TASK TO CARRY OUT: Arrange the lines of the material below as a JSON list of strings, one string per line, with blank lines left out. Start at the line containing "From the camera's" and end at the last line of the material.

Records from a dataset
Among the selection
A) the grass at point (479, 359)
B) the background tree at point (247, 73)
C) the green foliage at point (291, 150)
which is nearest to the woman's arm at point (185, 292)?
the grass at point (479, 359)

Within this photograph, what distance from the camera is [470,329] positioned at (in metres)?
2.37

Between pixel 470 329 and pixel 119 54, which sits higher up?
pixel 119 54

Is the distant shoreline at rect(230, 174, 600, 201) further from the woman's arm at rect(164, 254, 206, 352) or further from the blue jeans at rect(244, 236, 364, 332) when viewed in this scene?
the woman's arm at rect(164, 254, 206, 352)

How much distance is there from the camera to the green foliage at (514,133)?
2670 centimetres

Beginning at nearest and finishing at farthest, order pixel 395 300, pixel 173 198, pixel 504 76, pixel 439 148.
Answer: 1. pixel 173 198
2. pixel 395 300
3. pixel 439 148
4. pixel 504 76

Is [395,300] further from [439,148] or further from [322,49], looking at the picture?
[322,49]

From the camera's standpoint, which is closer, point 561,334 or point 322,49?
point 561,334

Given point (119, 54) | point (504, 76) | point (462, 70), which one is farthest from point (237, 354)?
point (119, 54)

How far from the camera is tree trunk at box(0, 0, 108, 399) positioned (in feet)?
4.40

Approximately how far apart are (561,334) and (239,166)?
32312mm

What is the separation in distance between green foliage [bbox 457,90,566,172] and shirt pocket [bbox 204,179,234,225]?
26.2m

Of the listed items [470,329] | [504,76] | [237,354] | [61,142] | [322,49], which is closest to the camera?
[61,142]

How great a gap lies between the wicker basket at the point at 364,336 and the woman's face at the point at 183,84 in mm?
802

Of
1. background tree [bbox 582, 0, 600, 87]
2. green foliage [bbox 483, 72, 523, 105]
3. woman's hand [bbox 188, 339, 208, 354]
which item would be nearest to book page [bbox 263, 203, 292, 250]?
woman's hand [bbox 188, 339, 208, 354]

ANSWER TO THIS EXERCISE:
[
  "From the camera's standpoint, which is closer, point 561,334 or point 322,49?",
  "point 561,334",
  "Given point (119, 54) | point (504, 76) | point (462, 70), which one is farthest from point (237, 354)?",
  "point (119, 54)",
  "How far from the camera is tree trunk at box(0, 0, 108, 399) positioned (in feet)?",
  "4.40",
  "Approximately how far apart are (561,334) and (239,166)?",
  "32312mm",
  "What is the separation in distance between green foliage [bbox 457,90,566,172] and shirt pocket [bbox 204,179,234,225]?",
  "26.2m",
  "Of the listed items [470,329] | [504,76] | [237,354] | [61,142] | [322,49], which is closest to the camera?",
  "[61,142]",
  "How great a gap lies between the wicker basket at the point at 364,336 and the woman's face at the point at 183,84 in mm?",
  "802",
  "Of",
  "1. background tree [bbox 582, 0, 600, 87]",
  "2. green foliage [bbox 483, 72, 523, 105]",
  "3. woman's hand [bbox 188, 339, 208, 354]",
  "which item would be nearest to book page [bbox 263, 203, 292, 250]?",
  "woman's hand [bbox 188, 339, 208, 354]"
]